By Andres Leon
It’s ya boy, the money master, coming back to solve inflation. I’ve never been privy to the economic workings of anything, but I think I have a few solutions to this whole inflation ordeal. It’s really easy, like mind numbingly easy.
Print more money.
There has been no historic recording of this happening ever, so why don’t we give it a shot. What’s the worst that could happen, we have more fire kindling for these holiday seasons that are only getting colder as the ice age encroaches upon us? Nevertheless, we have more important issues that are upon us like the Dollar Tree hiking their prices up by 25% in 2022, making it the Dollar and Twenty Five Cents Tree. What’s the deal with that? I thought we were red blooded Americans who took pride in our dollar stores, not some backwoods country with dollar and twenty five cent stores.
That’s beside the point, my point is that why can’t ol’ Uncle Sam take a few lessons from me?
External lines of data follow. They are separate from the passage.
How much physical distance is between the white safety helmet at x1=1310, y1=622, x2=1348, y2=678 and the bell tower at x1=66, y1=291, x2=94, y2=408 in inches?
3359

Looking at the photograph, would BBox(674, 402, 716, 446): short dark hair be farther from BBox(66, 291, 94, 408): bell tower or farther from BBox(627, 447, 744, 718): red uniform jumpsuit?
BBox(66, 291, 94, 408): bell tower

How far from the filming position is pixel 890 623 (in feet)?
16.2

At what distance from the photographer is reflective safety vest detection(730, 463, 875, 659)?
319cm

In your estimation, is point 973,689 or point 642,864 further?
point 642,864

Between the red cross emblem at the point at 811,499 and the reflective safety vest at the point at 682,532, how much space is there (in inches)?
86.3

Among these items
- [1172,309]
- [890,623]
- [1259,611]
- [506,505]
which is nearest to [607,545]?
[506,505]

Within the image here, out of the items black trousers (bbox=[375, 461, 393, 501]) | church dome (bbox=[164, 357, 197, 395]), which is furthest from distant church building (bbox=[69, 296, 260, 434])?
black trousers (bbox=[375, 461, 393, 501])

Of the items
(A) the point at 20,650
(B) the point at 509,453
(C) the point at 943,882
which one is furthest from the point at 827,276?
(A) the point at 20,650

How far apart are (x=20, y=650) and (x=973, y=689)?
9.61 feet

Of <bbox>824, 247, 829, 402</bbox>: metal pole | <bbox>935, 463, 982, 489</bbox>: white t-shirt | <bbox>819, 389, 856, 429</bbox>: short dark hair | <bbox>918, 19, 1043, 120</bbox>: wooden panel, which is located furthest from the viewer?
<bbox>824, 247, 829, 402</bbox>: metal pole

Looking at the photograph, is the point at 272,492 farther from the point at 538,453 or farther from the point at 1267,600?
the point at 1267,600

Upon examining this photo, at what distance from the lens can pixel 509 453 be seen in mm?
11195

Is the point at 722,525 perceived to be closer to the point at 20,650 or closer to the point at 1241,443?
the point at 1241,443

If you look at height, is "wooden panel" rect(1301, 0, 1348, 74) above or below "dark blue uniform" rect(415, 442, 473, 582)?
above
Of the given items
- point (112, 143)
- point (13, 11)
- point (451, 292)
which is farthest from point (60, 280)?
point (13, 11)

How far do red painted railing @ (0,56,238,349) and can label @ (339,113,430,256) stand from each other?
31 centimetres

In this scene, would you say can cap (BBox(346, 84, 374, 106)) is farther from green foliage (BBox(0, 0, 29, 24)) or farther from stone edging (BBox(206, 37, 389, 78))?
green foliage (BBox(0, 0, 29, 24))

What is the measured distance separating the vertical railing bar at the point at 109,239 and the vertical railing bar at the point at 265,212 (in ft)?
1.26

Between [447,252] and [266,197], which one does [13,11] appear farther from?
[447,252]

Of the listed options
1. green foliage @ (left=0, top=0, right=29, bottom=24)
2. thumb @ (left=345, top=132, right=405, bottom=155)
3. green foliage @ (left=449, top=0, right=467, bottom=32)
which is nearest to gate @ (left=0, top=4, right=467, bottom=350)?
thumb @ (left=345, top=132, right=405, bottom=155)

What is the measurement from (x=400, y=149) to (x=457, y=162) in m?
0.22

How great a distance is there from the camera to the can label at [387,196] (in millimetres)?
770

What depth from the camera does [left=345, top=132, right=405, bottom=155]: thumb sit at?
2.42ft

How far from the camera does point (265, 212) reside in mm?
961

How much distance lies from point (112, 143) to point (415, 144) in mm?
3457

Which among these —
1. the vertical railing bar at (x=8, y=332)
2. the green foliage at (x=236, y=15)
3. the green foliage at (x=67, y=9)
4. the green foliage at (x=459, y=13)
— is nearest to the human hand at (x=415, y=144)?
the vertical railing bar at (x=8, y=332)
Personally, I’ve had huge success printing my own money. There have been no serious faults or issues and it hurts nobody, it goes back into the economy.
I think a needed step toward this would be adopting the number one pledge that any financial master or institution can subscribe to: minimalism. That means slashing every bureaucratic process in the Bureau of Engraving and Printing, which is the organization that is in charge of currency production in the United States. I’ve had loads of success in getting rid of everything that isn’t needed in my life, and cutting down on anything extra that distracts me from making more income. First impressions are important, so I make sure to wear the same thing every day after my first impression. No — I don’t wear the same shirt literally, but I only own a few pairs of slacks, white t-shirts and one unwashed suit jacket. This reduction of my wardrobe lets me focus on the more important things in life. You know what else I got rid of in my life? My ex. All she ever did was cost money with the dates she always wanted. “You never spend enough quality time with me! I don’t even need anything expensive, I just want to spend time with you! Blablabla!” So obnoxious. She didn’t understand that time was money.
You don’t even need love, it just sucks you dry of precious time you could be spending printing money in your basement. My goodness, don’t even get me started on my ex’s idea of ‘illegal activity.’ She was always telling me, “Stop printing those bills in your basement, you're gonna get in trouble and go to prison.” Some people don’t want to see you succeed and that is the reality.
I digress, printing money is a totally soundproof solution to solving inflation within the U.S. and my basement operation is a microcosm of the potential of the success that this holds. The government is probably more equipped than I am with my HP Officejet Pro 8210, they can probably circumvent the security protocols that prevent you from printing money, an annoying inconvenience. While they're at it, they could give me a lump sum of the cash they print as a favor because my income has been rough ever since my old office job fired me unjustly. I left a ‘IOU’ note in place of the printer that I borrowed to prop up my basement startup operation. Oh well, the world keeps turning and inflation keeps on inflating.